Keto Vanilla Wafers are crispy, lightly sweet, and utterly delicious! With only 6 basic ingredients, these low carb, gluten-free cookies are perfect for snacking or adding to other desserts.
Preheat the oven to 325ºF and line two baking sheets with silicone mats. You can use parchment instead but keep a close eye on your cookies as the bottoms may brown quickly.
In a large bowl, beat the butter with the sweetener until light and fluffy, 1 to 2 minutes. Beat in the egg and vanilla until well combined.
Add the almond flour, baking powder, and salt and beat until the mixture is uniform, scraping down the sides of the bowl and the beaters as necessary.
Using about 2 teaspoons of dough at a time, roll into small balls and place an inch apart on the prepared baking sheets. Press down to flatten slightly.

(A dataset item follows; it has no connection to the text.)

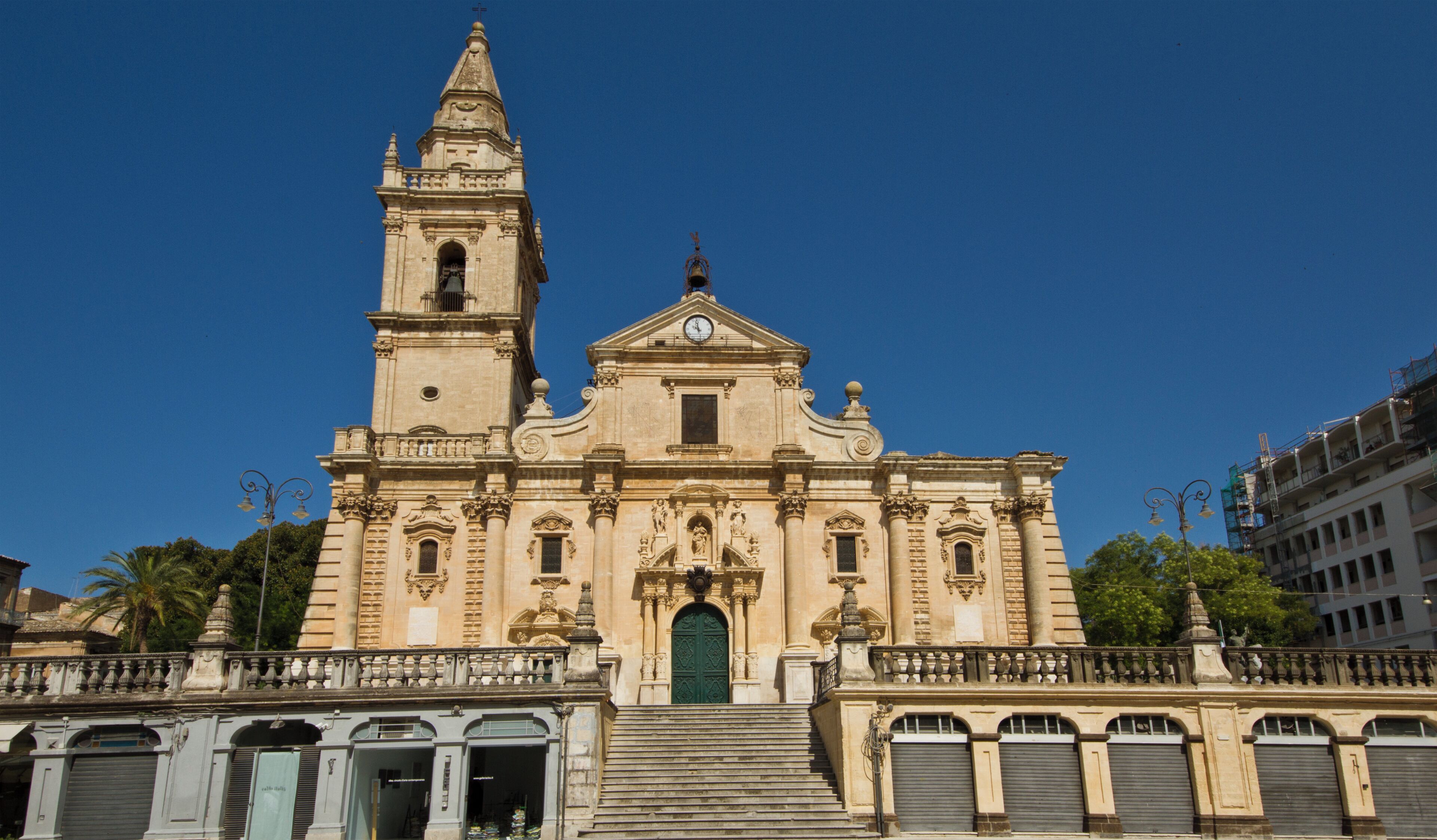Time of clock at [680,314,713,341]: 9:58
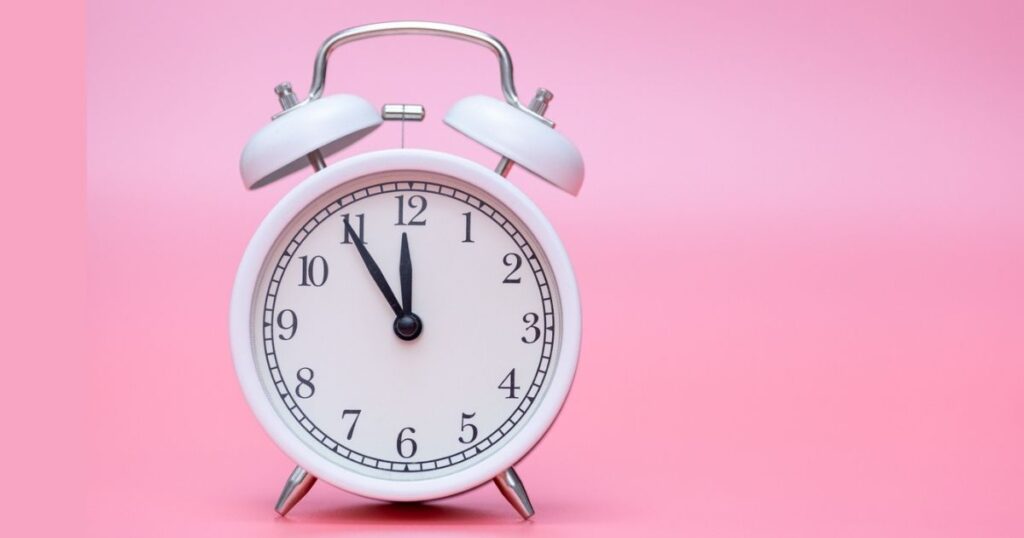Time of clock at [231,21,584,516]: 11:54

Bake 15 to 20 minutes, switching the position of the pans halfway through baking, until the edges are golden brown. They will still be a little soft on top.
Remove the cookies from the oven and let the oven cool for 5 to 10 minutes. Then return the pans to the oven and let sit inside until cool (keep a close eye on them to make sure they don't become overly brown).
Notes
Storage Information: Store the cookies in a covered container on the counter for up to a week. They can also be frozen for several months.